The costs to medical practices for implementing ICD-10 have been grossly underestimated, according to a recent study.

The costs to medical practices for implementing the International Classification of Diseases-10th Revision (ICD-10) coding system have been grossly underestimated, according to a recent study by Nachimson Advisors for the American Medical Association (AMA). The association is calling for a delay in the October 1, 2014, ICD-10 go-live date in order to give practices more time to prepare for the financial and administrative requirements.

Small practices can expect to spend between $56,639 and $226,105 and medium-size practices can spend between $213,364 and $824,735 to implement ICD-10. Expected costs include up to $100,000 in payment disruption for small practices, and up to $166,000 in productivity losses for medium-size practices. Large practices can expect to spend between $2 million and $8 million to implement the new coding system, according to the study. The study estimated that two-thirds of physicians will pay the upper range of cost estimates. In 2008, the AMA estimated that it would cost a small practice $83,290 to implement ICD-10.
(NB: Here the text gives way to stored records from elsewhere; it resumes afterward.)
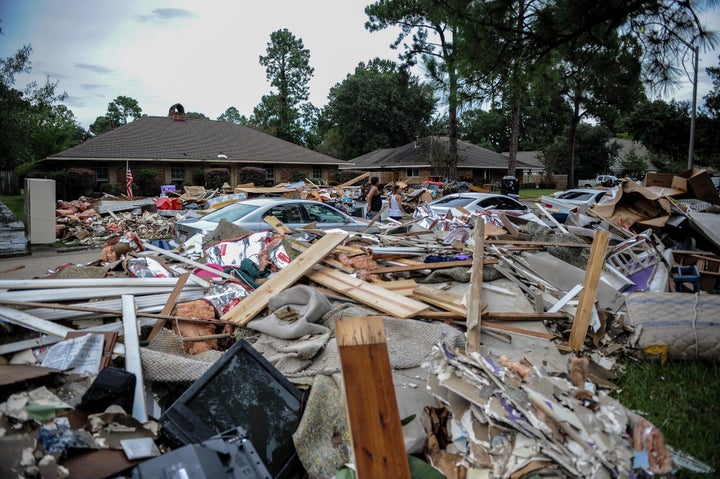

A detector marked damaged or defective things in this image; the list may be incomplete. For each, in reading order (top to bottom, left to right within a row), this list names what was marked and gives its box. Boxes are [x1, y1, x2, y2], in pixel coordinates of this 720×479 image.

broken plywood sheet [516, 251, 624, 316]
broken television [159, 340, 306, 478]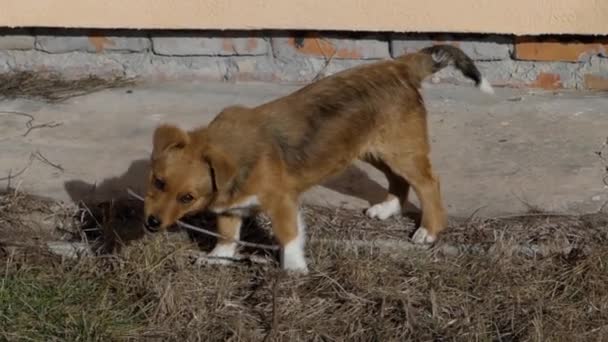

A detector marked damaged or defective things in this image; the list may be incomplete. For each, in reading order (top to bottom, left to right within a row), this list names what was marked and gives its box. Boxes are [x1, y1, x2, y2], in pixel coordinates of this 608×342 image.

cracked concrete [1, 80, 608, 218]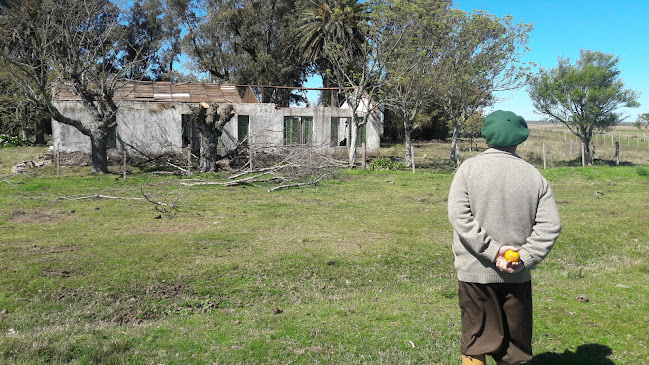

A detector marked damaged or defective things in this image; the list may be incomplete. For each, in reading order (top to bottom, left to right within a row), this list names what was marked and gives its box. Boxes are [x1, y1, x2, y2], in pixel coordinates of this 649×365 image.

damaged roof [52, 80, 242, 101]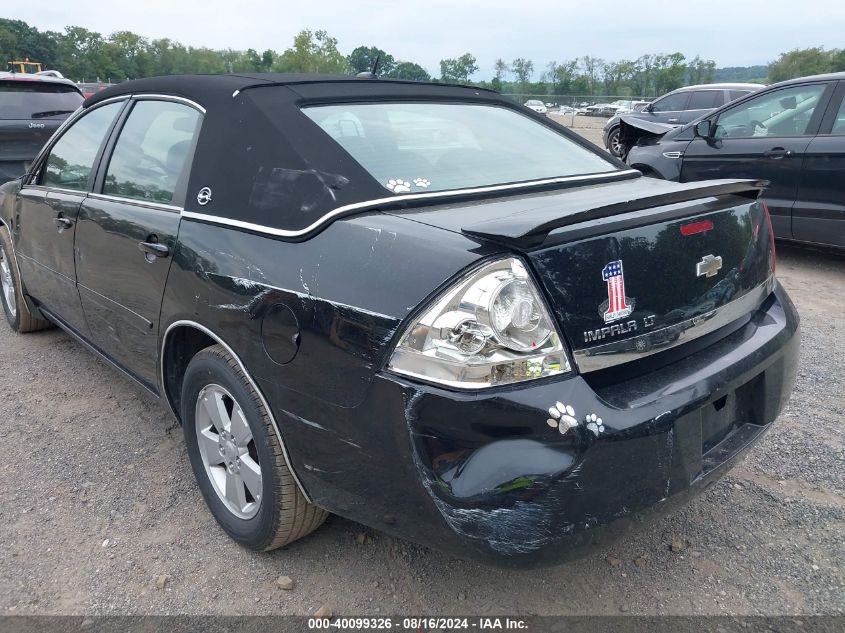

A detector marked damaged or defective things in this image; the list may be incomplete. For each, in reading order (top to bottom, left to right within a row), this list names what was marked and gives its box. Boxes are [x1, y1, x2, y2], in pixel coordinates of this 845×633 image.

damaged rear bumper [282, 284, 796, 564]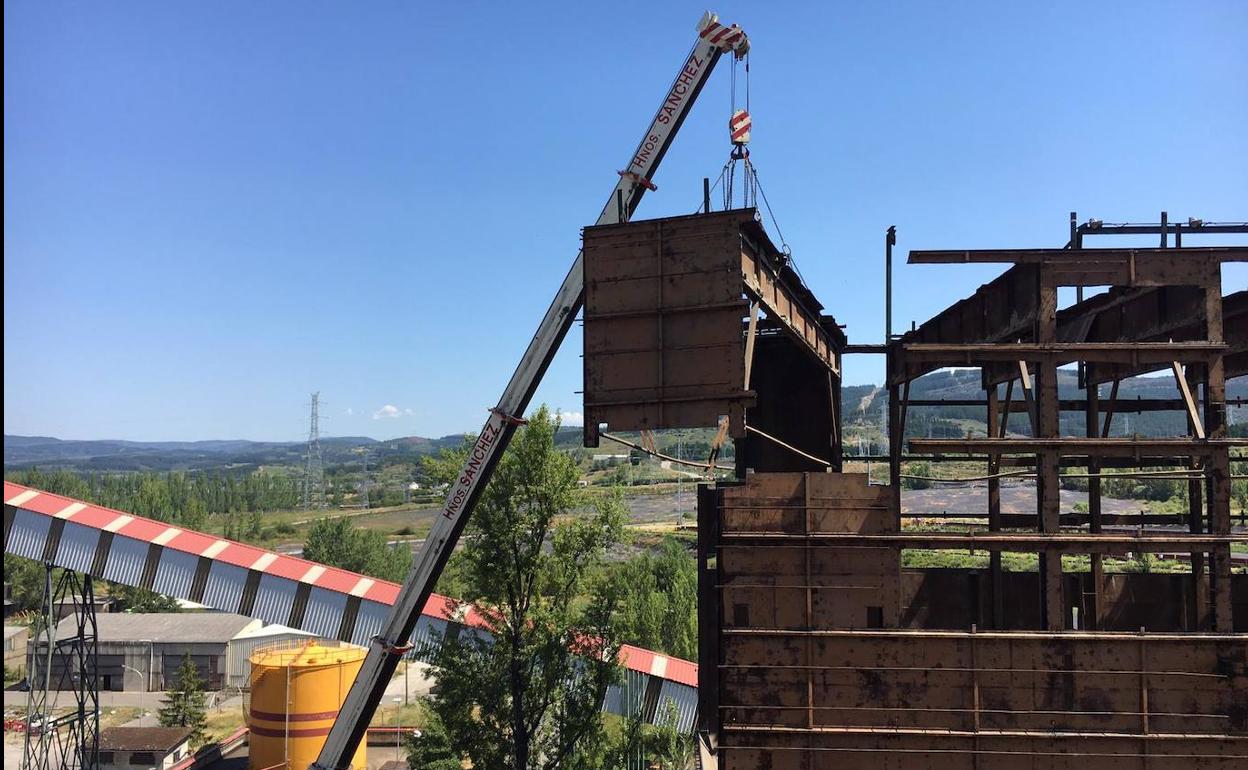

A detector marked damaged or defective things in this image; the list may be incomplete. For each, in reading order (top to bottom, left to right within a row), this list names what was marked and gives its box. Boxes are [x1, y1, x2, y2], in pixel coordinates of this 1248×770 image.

rusty steel panel [581, 208, 838, 444]
rusty industrial structure [586, 207, 1248, 763]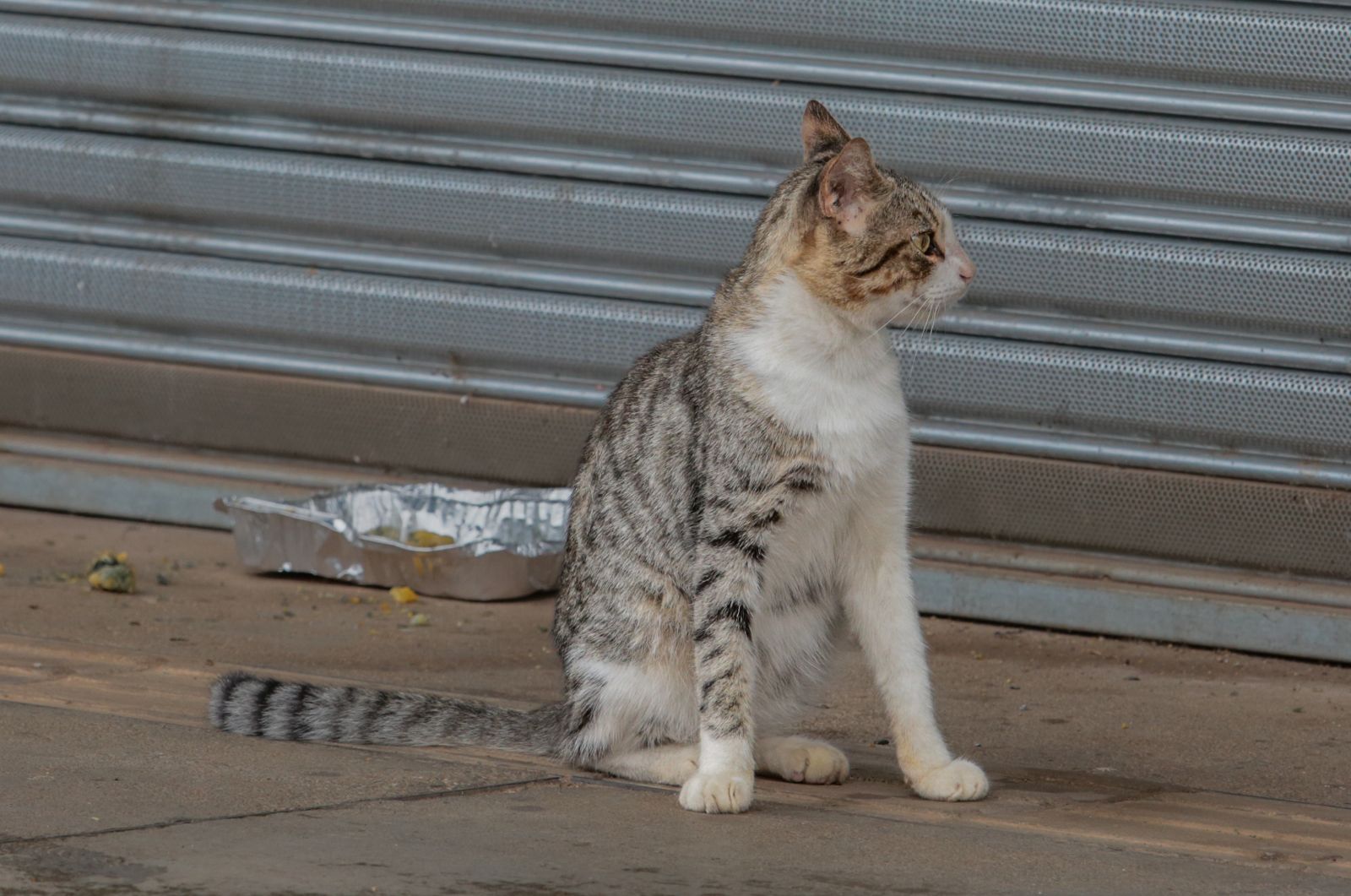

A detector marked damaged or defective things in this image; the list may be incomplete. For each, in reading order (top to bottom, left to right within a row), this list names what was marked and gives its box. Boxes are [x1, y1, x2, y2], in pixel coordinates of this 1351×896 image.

pavement crack [0, 773, 559, 854]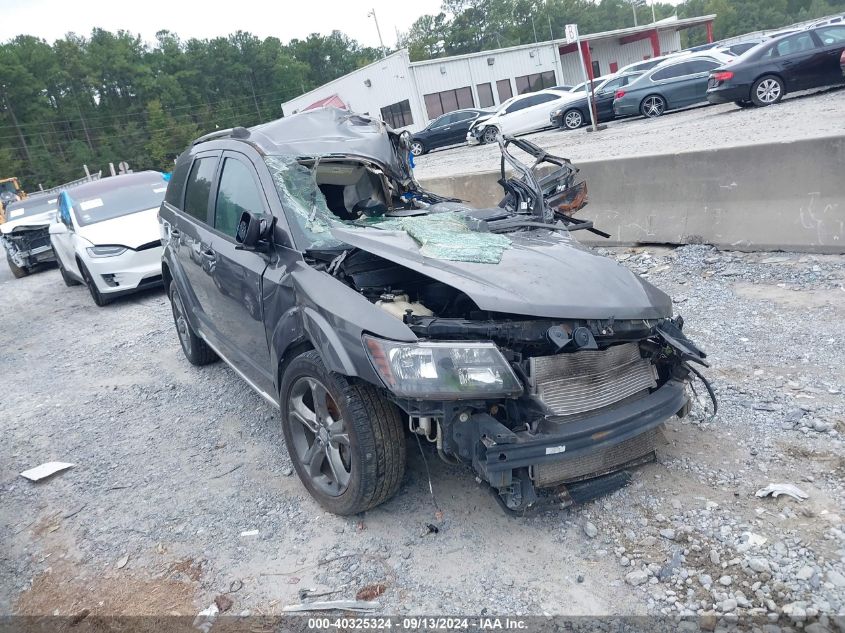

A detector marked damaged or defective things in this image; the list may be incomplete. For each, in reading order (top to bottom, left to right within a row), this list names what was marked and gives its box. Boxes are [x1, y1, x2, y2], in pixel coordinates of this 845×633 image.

crumpled hood [0, 210, 53, 235]
severely damaged suv [1, 193, 57, 276]
damaged sedan [1, 194, 58, 278]
crumpled hood [75, 207, 161, 247]
shattered windshield [264, 156, 512, 264]
damaged sedan [160, 107, 712, 512]
severely damaged suv [160, 108, 712, 512]
crumpled hood [332, 223, 668, 320]
broken headlight [362, 336, 520, 400]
"The markedly higher implementation costs for ICD-10 place a crushing burden on physicians, straining vital resources needed to invest in new health care delivery models and well-developed technology that promotes care coordination with real value to patients," AMA President Ardis Dee Hoven, M.D. said in a press release. "Continuing to compel physicians to adopt this new coding structure threatens to disrupt innovations by diverting resources away from areas that are expected to help lower costs and improve the quality of care."

The AMA sent a letter to the Kathleen Sebelius, secretary of the U.S. Department of Health and Human Services, outlining the hardships physicians are facing in implementing ICD-10. The letter calls for Medicare to offer “true end-to-end testing” of ICD-10 coding to ensure practices and payers will be able to communicate.

“While it will allow a physician to know whether his or her claim was received or not, it does not give any indication as to whether it will be paid, how much it will be paid, whether they have used the correct ICD-10 code, or whether Medicare believes more information is needed to adjudicate the claim,” James L. Madara, MD, AMA’s assistant director of federal affairs said in the letter. “To draw a simple analogy, this is like receiving a package on your doorstep that you can only view from your window. While it is helpful to know the package has arrived, you have no idea what is inside until you are able to open it.”

Other suggestions include expanding advance payment options and offering free Medicare billing software for practices facing financial hardships. The AMA also requests that the Centers for Medicare and Medicaid Services allow for a two-year implementation period where miscoded claims are not denied, but are returned to physicians with feedback on how to correct them.

According to a February survey by the Medical Management Group Association, 79% of physicians report that they haven’t begun ICD-10 implementation, or were “somewhat ready.”